I'm waiting on a replacement power supply as it's the only item that I haven't upgraded in this new workstation build.  Once I replace the power supply, I'll run additional tests and see if helps with the issue.
Comment 11 Phil Hale 2020-05-29 13:55:32 UTC
Searching thru the bugzilla, I've found a similar issue reported:

https://bugzilla.kernel.org/show_bug.cgi?id=202005

I don't see a resolution to that yet bug yet though.
Comment 12 Borislav Petkov 2020-05-29 16:39:36 UTC
That got fixed by

71a84402b93e ("x86/MCE/AMD: Don't report L1 BTB MCA errors on some family 17h models")

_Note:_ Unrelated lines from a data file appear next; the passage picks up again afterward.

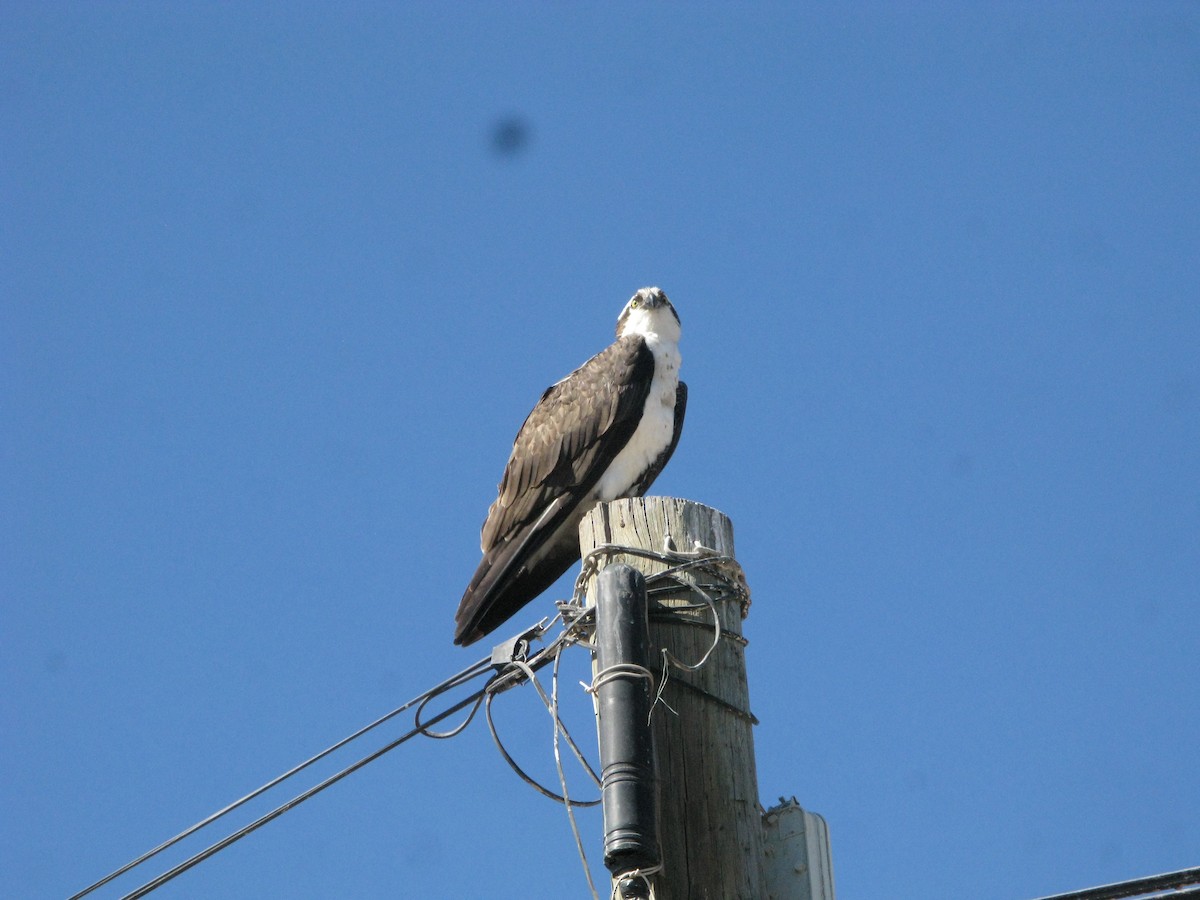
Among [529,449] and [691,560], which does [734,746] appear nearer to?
[691,560]

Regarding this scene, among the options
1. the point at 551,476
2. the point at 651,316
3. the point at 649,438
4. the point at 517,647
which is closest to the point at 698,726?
the point at 517,647

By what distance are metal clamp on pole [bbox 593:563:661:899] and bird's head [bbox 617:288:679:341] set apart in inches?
158

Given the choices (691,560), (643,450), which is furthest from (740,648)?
(643,450)

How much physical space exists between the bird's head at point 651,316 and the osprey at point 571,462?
3cm

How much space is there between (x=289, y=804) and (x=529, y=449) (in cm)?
263

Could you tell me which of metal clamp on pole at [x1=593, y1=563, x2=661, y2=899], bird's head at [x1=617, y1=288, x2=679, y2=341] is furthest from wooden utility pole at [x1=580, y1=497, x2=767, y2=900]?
bird's head at [x1=617, y1=288, x2=679, y2=341]

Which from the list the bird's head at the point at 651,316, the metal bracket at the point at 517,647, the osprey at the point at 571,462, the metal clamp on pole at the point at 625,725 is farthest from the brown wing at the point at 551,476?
the metal clamp on pole at the point at 625,725

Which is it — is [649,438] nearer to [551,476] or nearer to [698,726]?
[551,476]

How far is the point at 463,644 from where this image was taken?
6.42 m

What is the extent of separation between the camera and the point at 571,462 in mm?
7098

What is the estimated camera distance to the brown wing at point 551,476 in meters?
6.63

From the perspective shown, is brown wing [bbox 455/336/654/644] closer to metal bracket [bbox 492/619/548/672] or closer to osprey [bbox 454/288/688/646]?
osprey [bbox 454/288/688/646]

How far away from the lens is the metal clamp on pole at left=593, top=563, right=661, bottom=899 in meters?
3.53

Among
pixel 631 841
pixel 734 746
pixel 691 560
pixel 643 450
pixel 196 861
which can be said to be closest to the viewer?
pixel 631 841
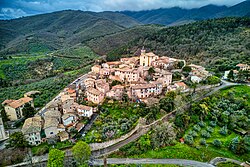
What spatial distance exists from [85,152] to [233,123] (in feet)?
111

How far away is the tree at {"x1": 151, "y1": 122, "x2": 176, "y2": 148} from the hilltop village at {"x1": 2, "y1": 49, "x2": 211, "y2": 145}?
419 inches

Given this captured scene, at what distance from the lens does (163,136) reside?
35688 millimetres

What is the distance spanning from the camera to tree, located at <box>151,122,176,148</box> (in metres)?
35.6

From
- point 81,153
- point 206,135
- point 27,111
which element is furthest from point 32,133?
point 206,135

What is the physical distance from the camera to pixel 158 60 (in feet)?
216

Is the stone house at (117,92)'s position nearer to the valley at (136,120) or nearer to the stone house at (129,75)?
the valley at (136,120)

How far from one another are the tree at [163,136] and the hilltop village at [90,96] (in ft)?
34.9

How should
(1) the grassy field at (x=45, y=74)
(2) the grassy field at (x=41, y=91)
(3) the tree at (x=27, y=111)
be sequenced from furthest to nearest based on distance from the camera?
(1) the grassy field at (x=45, y=74) < (2) the grassy field at (x=41, y=91) < (3) the tree at (x=27, y=111)

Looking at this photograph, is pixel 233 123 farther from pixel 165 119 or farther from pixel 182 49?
pixel 182 49

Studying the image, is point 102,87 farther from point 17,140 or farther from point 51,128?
point 17,140

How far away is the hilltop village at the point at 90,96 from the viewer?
37.6 metres

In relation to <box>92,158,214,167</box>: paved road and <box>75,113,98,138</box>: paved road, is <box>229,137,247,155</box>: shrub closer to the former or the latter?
<box>92,158,214,167</box>: paved road

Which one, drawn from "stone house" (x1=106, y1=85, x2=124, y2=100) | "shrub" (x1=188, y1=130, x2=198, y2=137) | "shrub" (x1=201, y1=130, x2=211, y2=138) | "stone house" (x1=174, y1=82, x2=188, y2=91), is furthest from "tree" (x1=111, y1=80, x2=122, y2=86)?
"shrub" (x1=201, y1=130, x2=211, y2=138)

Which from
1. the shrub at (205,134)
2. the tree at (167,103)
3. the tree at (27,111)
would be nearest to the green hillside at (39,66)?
the tree at (27,111)
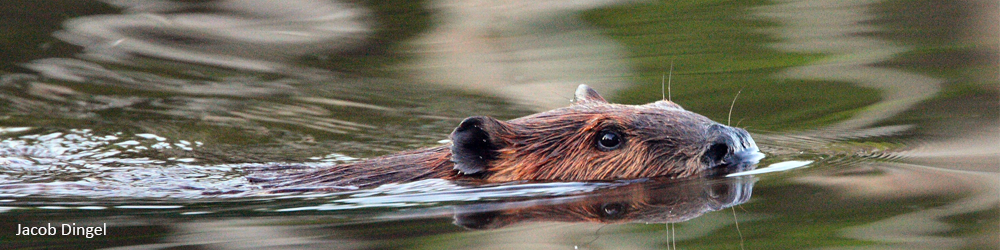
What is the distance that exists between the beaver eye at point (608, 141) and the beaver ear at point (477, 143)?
1.32ft

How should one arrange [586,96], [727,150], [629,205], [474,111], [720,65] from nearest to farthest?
[629,205]
[727,150]
[586,96]
[474,111]
[720,65]

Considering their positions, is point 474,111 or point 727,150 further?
point 474,111

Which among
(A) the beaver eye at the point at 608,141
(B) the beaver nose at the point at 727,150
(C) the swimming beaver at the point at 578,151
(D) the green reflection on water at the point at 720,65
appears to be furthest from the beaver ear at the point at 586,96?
(D) the green reflection on water at the point at 720,65

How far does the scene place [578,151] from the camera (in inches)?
191

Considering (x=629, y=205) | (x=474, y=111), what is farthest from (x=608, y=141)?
(x=474, y=111)

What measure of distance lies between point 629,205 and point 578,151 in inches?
28.0

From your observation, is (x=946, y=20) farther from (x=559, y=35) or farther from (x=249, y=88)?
(x=249, y=88)

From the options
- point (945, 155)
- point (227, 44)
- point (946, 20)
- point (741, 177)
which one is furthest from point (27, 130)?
point (946, 20)

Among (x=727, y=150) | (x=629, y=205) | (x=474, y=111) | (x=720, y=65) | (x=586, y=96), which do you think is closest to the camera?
(x=629, y=205)

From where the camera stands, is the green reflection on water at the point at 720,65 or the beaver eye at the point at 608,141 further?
the green reflection on water at the point at 720,65

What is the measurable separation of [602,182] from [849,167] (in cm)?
112

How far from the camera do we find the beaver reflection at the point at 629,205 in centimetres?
393

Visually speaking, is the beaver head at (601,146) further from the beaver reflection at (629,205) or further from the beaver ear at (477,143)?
the beaver reflection at (629,205)

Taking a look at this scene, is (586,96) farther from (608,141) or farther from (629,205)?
(629,205)
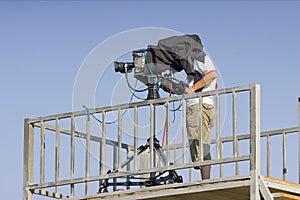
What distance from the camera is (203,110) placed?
1315cm

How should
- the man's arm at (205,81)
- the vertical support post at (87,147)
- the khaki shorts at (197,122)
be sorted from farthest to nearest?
the vertical support post at (87,147) → the man's arm at (205,81) → the khaki shorts at (197,122)

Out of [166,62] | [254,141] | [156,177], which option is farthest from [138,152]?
[254,141]

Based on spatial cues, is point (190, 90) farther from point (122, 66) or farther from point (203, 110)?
point (122, 66)

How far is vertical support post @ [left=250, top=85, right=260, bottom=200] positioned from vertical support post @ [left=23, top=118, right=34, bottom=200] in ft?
10.1

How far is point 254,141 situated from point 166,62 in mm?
1986

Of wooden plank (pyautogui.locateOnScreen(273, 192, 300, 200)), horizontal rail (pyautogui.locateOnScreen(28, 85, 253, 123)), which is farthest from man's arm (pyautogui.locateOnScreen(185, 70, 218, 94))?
wooden plank (pyautogui.locateOnScreen(273, 192, 300, 200))

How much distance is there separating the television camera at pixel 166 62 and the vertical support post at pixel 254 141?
1332mm

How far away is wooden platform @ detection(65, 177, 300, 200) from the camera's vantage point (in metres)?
12.5

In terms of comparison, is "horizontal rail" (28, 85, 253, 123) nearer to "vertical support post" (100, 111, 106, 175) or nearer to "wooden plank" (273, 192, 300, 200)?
"vertical support post" (100, 111, 106, 175)

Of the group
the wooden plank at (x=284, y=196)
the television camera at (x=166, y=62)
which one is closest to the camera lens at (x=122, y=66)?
the television camera at (x=166, y=62)

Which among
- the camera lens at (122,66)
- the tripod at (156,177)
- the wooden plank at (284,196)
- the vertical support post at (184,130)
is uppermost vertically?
the camera lens at (122,66)

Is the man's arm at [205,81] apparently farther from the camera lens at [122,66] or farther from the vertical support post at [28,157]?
the vertical support post at [28,157]

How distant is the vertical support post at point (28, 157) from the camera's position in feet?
45.8

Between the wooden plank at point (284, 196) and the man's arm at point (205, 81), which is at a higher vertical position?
the man's arm at point (205, 81)
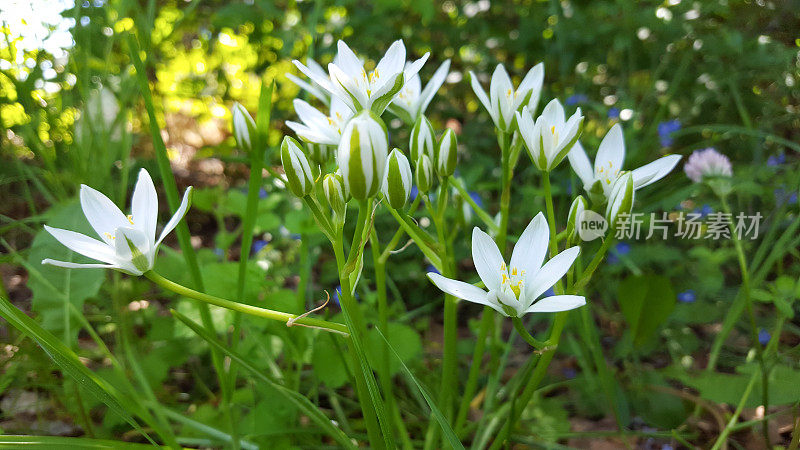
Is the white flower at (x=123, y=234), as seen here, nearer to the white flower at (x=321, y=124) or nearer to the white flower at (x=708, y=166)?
the white flower at (x=321, y=124)

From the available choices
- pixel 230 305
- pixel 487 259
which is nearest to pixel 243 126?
pixel 230 305

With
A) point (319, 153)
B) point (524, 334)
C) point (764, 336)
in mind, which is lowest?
point (764, 336)

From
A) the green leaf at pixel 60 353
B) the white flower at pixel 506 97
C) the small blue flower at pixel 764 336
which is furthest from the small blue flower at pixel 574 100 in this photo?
the green leaf at pixel 60 353

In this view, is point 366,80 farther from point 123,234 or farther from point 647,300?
point 647,300

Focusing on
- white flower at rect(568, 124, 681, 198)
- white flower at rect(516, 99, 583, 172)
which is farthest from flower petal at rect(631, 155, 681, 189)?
white flower at rect(516, 99, 583, 172)

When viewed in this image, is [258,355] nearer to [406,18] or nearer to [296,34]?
[296,34]

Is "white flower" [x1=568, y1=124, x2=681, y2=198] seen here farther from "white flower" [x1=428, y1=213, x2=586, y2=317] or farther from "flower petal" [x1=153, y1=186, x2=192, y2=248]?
"flower petal" [x1=153, y1=186, x2=192, y2=248]
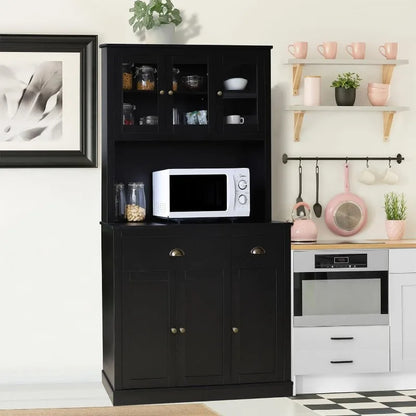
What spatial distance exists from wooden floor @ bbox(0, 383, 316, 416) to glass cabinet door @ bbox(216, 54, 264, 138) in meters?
1.40

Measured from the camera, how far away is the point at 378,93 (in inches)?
204

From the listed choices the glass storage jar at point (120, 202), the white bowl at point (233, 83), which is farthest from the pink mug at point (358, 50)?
the glass storage jar at point (120, 202)

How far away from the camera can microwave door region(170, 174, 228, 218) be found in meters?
4.69

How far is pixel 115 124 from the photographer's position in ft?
15.5

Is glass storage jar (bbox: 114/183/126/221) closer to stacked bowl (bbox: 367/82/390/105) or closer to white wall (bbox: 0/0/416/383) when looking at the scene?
white wall (bbox: 0/0/416/383)

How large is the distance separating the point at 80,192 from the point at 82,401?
115 cm

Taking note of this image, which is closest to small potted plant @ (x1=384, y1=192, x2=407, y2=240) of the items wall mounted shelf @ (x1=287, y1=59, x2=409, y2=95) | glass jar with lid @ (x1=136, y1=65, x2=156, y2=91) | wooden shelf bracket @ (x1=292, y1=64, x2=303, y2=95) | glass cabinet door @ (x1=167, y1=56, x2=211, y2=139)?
wall mounted shelf @ (x1=287, y1=59, x2=409, y2=95)

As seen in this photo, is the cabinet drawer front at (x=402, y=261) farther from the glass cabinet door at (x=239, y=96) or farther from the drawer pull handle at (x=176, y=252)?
the drawer pull handle at (x=176, y=252)

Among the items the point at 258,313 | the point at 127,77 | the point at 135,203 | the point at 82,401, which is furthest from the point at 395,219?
the point at 82,401

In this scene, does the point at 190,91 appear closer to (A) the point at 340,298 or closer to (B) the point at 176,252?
(B) the point at 176,252

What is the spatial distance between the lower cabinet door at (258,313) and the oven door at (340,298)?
0.40ft

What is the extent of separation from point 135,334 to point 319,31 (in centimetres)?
204

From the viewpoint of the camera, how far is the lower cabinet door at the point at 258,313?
15.3ft

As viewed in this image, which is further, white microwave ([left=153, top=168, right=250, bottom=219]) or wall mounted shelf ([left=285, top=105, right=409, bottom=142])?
wall mounted shelf ([left=285, top=105, right=409, bottom=142])
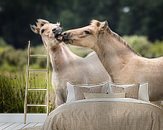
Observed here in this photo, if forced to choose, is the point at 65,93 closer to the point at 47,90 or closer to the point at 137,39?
the point at 47,90

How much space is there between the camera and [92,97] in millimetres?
4707

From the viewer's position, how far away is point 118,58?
17.8ft

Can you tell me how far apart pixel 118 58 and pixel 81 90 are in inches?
29.9

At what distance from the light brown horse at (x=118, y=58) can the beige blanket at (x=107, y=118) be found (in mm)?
1185

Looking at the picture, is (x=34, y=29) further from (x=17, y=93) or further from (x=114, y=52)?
(x=114, y=52)

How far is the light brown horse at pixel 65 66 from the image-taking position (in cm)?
575

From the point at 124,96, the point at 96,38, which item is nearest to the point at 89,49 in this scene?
the point at 96,38

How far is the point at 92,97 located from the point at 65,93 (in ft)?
3.52

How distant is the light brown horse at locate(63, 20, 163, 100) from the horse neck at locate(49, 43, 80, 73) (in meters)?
0.25

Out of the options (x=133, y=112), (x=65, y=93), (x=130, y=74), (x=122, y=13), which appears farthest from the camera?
(x=122, y=13)

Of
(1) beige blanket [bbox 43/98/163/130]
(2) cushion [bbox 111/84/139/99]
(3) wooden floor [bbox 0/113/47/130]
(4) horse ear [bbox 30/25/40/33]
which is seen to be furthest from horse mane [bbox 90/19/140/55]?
(3) wooden floor [bbox 0/113/47/130]

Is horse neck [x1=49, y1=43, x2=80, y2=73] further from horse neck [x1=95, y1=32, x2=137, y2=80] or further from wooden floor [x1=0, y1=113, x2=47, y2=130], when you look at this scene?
wooden floor [x1=0, y1=113, x2=47, y2=130]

and your error is different.
Comment 13 Phil Hale 2020-06-06 00:29:38 UTC
I've replaced the power supply with a Seasonic PX-1000.  I re-ran the same stress test as before, tailing the log.

With the old power supply, I had 9 MCE events in a 30 minute stress test run.

With the new power supply, I had 6 MCE events in a 30 minute stress test run.

So better, but still being generated.  I'm now on 5.6.15-300.fc32.x86_64.

System remains rock-solid, no crashes and no noticible issues but the log entries.